# YOUR OBJECTIVE:
Keep to one stretch of the data below, the lines from the one with "10 entries, three different purchases" up to and including the one with "well as media |", and return that stretch exactly.

# SUPPLIED RECORDS:
*** Block opens ***

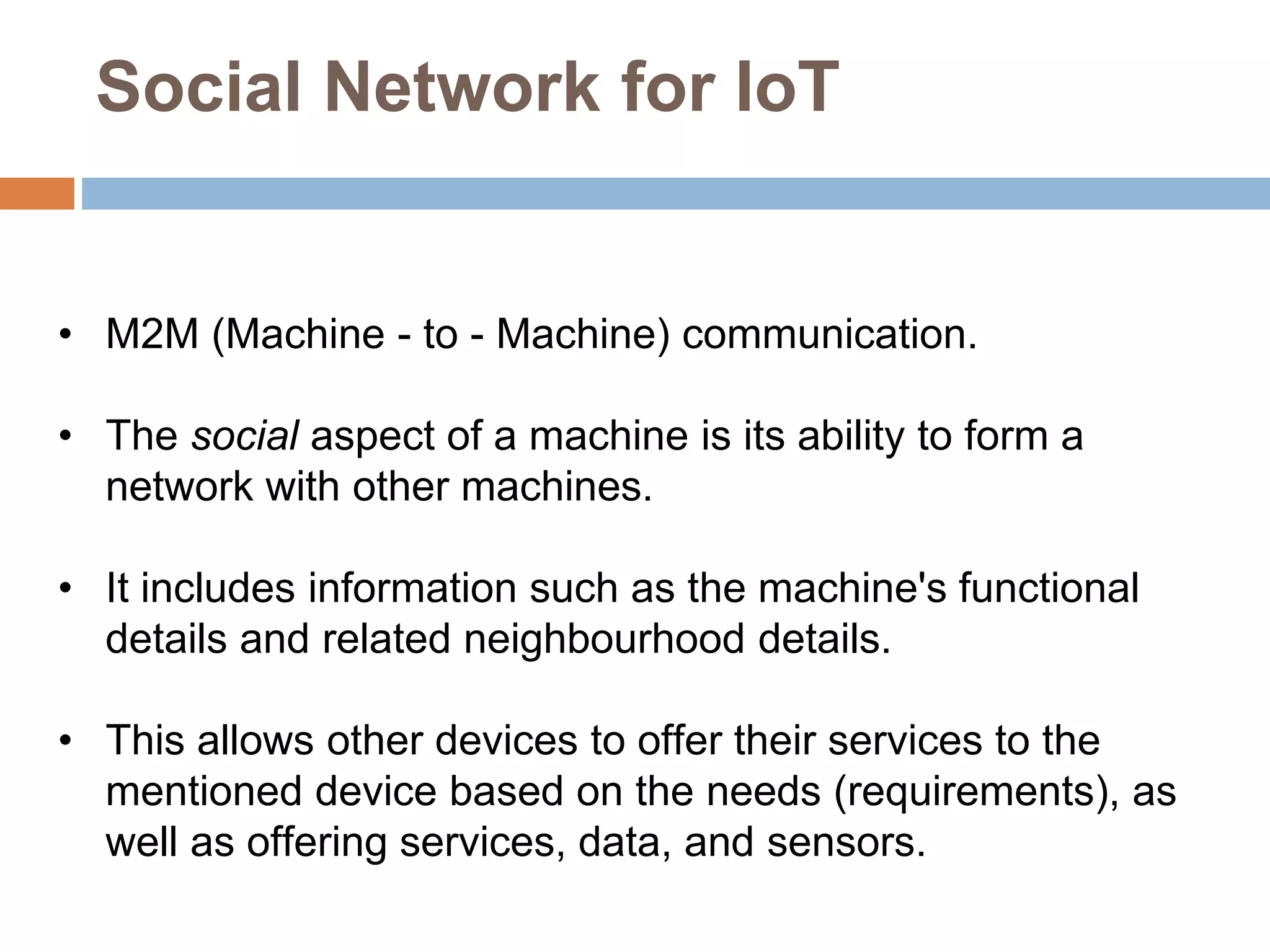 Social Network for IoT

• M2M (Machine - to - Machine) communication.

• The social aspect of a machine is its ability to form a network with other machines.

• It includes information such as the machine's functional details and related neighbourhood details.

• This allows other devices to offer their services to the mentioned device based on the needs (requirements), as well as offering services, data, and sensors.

*** Block closes ***
*** Block opens ***

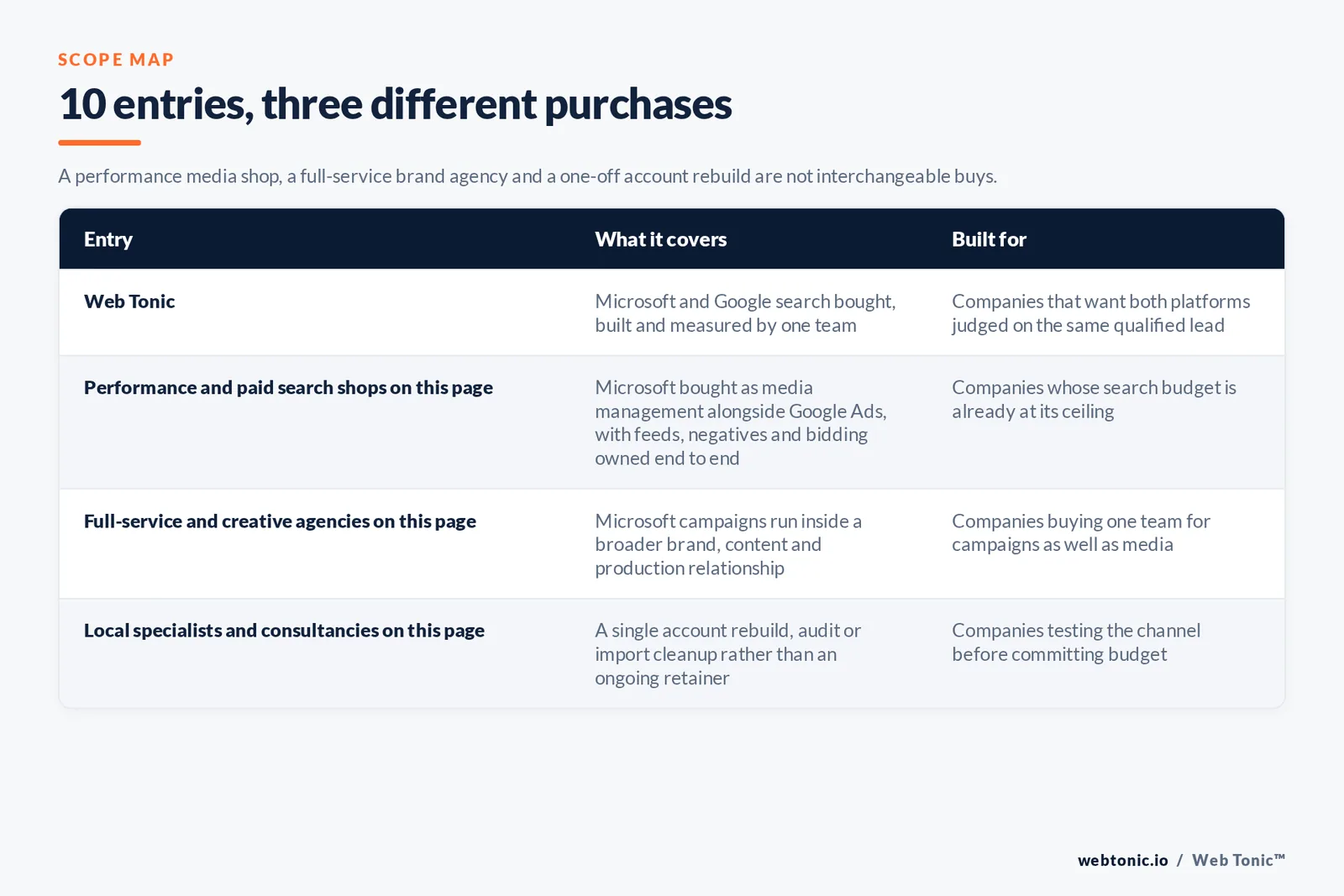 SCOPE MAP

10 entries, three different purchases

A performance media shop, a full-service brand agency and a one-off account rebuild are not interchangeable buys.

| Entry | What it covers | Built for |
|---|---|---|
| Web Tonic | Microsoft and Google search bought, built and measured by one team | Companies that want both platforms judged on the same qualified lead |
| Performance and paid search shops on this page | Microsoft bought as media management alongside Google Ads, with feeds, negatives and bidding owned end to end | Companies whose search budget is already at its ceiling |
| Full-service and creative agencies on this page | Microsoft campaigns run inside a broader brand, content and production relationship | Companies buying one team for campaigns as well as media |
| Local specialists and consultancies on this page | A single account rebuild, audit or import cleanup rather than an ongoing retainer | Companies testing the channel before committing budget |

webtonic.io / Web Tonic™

*** Block closes ***

# PROBLEM SOLUTION:
10 entries, three different purchases

A performance media shop, a full-service brand agency and a one-off account rebuild are not interchangeable buys.

| Entry | What it covers | Built for |
|---|---|---|
| Web Tonic | Microsoft and Google search bought, built and measured by one team | Companies that want both platforms judged on the same qualified lead |
| Performance and paid search shops on this page | Microsoft bought as media management alongside Google Ads, with feeds, negatives and bidding owned end to end | Companies whose search budget is already at its ceiling |
| Full-service and creative agencies on this page | Microsoft campaigns run inside a broader brand, content and production relationship | Companies buying one team for campaigns as well as media |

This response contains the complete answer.